Find all lines in the listing that include the word "sans", then copy them.

■ **SUPPLIED RECORDS**
^^^^^^^^^^^^^^^^
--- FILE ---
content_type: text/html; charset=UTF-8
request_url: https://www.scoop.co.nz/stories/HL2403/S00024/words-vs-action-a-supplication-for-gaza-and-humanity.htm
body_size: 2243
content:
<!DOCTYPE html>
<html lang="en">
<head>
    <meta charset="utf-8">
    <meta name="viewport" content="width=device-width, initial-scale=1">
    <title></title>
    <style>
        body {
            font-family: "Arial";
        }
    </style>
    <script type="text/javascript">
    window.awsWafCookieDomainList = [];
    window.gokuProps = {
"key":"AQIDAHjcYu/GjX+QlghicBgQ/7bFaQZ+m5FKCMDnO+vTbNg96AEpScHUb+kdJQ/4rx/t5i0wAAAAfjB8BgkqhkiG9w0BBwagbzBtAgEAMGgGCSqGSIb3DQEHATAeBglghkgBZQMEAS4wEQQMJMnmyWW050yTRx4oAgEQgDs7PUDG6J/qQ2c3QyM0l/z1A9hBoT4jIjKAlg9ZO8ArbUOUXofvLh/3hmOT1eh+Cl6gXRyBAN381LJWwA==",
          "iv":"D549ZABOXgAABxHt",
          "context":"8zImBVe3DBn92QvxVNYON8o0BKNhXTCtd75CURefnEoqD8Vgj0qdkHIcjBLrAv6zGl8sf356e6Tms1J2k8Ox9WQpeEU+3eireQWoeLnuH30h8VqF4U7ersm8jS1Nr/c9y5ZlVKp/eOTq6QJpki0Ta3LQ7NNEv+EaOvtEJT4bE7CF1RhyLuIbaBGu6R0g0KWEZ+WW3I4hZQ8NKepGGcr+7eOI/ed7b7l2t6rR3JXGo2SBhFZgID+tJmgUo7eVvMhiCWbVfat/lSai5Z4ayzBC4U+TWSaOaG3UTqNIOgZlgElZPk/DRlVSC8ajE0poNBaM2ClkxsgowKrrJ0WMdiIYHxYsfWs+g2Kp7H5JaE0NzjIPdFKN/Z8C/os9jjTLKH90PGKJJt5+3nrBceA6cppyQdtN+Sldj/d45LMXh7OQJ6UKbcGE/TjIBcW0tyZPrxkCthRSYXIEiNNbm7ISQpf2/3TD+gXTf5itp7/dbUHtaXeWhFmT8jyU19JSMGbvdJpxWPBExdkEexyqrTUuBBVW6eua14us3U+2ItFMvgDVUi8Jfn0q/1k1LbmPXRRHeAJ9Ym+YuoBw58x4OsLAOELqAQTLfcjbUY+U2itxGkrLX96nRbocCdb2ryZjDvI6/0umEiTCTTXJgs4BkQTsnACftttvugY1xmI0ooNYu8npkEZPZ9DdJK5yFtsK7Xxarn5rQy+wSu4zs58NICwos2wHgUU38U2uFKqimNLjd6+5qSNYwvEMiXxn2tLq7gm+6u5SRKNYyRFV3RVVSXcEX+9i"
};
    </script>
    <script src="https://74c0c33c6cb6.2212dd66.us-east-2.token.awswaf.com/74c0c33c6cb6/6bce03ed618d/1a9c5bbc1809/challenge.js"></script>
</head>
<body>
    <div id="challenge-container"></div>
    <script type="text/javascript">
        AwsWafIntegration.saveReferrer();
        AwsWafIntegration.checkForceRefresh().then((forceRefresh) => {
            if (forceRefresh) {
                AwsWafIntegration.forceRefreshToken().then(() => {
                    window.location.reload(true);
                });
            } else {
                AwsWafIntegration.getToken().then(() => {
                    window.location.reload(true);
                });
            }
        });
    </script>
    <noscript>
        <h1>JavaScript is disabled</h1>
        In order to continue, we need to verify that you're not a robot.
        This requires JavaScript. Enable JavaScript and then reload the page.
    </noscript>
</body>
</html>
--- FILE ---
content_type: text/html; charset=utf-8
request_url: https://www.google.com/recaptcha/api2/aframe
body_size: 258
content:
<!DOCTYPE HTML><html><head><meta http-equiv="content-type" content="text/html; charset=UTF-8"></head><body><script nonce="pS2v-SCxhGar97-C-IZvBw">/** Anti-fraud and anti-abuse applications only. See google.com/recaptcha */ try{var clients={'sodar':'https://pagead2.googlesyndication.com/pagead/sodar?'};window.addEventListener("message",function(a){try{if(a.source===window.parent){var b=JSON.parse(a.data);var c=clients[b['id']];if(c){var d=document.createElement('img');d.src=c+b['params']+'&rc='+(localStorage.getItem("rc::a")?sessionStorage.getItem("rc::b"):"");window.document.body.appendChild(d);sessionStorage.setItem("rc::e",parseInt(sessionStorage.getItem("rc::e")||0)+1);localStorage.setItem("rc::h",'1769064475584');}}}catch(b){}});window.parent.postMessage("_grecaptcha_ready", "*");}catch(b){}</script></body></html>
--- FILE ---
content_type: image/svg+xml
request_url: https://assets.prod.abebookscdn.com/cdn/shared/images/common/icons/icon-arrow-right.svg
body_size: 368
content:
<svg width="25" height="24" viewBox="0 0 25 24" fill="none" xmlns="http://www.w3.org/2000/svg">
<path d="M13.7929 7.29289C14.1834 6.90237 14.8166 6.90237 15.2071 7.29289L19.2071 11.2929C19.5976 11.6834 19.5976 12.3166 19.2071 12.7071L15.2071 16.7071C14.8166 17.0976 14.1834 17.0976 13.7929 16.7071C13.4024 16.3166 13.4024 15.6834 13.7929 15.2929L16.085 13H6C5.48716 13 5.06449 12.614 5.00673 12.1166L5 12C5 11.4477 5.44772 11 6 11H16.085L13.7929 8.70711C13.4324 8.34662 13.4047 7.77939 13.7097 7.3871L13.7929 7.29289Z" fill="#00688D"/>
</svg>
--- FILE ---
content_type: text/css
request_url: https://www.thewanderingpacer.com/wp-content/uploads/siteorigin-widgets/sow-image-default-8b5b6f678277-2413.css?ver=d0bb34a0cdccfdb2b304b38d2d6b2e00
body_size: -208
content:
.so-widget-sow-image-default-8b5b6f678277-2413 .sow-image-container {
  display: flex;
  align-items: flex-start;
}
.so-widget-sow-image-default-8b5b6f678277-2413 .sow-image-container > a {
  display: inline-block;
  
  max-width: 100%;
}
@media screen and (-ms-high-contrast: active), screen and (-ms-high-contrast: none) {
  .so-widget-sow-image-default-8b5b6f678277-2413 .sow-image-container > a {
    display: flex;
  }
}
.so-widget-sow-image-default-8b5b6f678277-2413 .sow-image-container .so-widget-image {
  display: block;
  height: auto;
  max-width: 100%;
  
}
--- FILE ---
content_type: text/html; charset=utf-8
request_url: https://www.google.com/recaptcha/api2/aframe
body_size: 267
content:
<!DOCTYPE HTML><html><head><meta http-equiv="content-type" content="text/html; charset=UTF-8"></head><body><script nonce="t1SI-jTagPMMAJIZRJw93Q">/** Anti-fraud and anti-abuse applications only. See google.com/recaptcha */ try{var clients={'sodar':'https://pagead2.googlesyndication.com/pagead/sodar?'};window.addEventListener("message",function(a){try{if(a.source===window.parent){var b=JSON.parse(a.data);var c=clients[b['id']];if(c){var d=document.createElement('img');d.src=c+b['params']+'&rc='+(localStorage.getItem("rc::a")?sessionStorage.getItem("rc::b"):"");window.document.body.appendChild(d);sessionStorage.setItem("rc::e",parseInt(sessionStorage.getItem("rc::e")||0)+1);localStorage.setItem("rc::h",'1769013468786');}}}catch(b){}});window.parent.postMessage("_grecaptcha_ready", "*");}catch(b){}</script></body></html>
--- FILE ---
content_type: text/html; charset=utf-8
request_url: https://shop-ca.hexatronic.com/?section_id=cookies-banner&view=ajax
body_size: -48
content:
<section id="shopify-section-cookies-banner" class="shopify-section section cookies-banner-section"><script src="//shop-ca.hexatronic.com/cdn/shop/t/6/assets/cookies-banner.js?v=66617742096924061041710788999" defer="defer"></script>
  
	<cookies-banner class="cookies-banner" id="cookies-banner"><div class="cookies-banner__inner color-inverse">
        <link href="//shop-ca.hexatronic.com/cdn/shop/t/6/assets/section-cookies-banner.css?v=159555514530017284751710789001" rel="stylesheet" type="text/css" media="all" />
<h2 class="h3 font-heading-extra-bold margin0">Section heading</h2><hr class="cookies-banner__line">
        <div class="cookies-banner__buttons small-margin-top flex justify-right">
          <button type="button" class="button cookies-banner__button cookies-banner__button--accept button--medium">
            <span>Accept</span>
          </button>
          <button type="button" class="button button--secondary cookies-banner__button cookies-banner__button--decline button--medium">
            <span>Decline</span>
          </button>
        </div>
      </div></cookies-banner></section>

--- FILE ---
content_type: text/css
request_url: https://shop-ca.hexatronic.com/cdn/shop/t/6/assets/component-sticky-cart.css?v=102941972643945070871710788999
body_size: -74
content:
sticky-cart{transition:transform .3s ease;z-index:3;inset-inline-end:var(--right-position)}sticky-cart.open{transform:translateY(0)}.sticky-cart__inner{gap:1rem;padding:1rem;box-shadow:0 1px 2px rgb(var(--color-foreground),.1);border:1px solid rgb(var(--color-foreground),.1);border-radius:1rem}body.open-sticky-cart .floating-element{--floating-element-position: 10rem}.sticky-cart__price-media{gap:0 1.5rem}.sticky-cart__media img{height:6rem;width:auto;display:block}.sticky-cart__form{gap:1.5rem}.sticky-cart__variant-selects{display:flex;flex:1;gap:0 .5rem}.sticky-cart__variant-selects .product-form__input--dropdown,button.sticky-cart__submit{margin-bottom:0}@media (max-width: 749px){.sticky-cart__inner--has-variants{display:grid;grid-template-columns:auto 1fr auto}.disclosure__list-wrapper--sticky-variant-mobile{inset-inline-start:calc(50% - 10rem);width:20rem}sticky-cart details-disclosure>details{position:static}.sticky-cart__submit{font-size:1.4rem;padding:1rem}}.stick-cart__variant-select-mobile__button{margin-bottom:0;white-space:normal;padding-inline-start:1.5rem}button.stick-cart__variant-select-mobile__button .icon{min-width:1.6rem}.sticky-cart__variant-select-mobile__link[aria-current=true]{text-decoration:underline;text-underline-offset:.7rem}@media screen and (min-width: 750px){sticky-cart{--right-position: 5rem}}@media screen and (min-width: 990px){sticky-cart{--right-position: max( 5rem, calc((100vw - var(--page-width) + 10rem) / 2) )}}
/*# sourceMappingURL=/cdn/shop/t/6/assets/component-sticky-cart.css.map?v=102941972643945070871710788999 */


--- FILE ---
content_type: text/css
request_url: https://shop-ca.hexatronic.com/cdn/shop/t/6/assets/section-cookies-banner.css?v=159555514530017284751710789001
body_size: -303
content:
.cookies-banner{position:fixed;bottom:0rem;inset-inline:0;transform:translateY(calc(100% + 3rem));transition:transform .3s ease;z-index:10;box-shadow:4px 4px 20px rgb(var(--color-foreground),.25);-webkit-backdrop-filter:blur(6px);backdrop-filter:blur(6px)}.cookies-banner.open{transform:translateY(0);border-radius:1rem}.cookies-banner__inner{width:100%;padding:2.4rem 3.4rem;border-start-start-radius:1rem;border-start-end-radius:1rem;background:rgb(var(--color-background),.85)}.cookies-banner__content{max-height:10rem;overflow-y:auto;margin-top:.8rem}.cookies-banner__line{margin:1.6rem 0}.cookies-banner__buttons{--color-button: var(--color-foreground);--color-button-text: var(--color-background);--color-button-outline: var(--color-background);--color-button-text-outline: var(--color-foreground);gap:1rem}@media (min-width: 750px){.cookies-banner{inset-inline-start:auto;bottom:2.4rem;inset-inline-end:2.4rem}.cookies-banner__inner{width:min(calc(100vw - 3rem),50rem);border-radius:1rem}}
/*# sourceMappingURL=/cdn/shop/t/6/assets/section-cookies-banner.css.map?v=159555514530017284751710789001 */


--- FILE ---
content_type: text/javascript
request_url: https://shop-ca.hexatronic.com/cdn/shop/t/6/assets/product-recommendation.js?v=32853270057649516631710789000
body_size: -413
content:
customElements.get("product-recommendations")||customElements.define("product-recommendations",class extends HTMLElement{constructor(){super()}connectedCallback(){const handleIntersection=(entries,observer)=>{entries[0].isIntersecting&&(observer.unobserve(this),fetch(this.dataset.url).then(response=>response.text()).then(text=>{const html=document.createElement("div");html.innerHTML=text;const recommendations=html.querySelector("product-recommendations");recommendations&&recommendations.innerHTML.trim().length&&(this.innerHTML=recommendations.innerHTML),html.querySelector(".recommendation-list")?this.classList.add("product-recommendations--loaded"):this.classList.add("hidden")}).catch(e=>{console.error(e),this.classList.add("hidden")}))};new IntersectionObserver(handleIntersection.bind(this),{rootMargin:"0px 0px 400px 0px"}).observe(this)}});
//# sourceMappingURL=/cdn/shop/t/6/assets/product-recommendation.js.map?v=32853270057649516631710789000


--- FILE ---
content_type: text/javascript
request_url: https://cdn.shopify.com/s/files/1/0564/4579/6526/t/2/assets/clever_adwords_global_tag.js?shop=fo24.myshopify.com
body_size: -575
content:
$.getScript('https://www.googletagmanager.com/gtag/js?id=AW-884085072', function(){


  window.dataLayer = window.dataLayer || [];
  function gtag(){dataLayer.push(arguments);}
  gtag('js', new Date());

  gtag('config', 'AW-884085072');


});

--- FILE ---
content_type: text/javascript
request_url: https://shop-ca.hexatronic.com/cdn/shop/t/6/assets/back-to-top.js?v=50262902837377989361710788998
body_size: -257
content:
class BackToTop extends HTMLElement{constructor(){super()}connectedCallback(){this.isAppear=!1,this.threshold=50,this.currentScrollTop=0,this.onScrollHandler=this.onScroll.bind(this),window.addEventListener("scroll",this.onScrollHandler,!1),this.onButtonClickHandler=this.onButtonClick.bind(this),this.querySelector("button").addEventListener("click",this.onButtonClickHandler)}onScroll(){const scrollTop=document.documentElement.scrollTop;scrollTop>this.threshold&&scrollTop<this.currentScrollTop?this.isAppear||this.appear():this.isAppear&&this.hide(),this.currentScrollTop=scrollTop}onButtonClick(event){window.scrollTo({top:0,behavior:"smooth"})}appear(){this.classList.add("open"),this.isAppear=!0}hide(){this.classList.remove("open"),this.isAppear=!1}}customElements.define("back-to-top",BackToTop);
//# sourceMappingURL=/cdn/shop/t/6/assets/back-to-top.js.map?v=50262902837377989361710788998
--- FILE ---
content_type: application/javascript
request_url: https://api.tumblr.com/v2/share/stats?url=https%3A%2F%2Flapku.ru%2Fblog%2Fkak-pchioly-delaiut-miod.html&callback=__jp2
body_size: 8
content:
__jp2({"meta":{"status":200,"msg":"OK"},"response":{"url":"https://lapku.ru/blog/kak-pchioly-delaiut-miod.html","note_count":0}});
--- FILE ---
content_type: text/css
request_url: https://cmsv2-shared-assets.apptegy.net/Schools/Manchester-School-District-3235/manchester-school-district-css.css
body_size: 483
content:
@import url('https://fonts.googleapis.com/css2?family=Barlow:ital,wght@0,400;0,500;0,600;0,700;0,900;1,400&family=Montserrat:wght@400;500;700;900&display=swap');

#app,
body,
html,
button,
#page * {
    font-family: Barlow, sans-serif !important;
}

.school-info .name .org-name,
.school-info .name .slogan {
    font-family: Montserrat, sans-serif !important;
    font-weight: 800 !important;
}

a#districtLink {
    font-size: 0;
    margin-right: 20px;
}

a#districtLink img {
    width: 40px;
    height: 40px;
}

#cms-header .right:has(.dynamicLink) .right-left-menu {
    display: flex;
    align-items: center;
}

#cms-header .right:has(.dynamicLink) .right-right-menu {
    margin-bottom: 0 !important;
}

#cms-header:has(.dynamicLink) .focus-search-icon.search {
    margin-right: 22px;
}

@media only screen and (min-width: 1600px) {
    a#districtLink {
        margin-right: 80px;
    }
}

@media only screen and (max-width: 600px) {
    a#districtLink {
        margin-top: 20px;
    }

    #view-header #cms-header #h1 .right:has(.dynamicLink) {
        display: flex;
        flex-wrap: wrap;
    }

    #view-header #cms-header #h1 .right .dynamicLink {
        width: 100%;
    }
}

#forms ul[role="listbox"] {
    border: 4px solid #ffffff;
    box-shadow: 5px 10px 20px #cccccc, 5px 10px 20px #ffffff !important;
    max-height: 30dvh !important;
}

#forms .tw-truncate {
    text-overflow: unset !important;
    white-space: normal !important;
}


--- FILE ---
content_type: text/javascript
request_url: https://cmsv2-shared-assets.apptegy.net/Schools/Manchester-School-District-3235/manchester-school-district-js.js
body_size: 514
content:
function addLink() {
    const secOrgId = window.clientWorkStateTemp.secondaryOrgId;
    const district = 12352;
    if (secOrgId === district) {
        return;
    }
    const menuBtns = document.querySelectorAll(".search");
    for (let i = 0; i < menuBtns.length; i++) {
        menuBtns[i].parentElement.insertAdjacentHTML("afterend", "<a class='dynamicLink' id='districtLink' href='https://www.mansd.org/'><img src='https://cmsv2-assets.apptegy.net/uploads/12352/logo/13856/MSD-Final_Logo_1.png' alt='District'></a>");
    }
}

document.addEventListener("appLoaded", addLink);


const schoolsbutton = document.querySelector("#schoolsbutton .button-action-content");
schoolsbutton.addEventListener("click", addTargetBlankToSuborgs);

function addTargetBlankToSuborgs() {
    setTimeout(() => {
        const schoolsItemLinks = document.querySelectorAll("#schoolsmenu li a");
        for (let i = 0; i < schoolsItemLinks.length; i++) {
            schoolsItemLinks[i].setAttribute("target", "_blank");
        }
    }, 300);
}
^^^^^^^^^^^^^^^^
■ **ANSWER TO THIS EXERCISE**
    font-family: Barlow, sans-serif !important;
    font-family: Montserrat, sans-serif !important;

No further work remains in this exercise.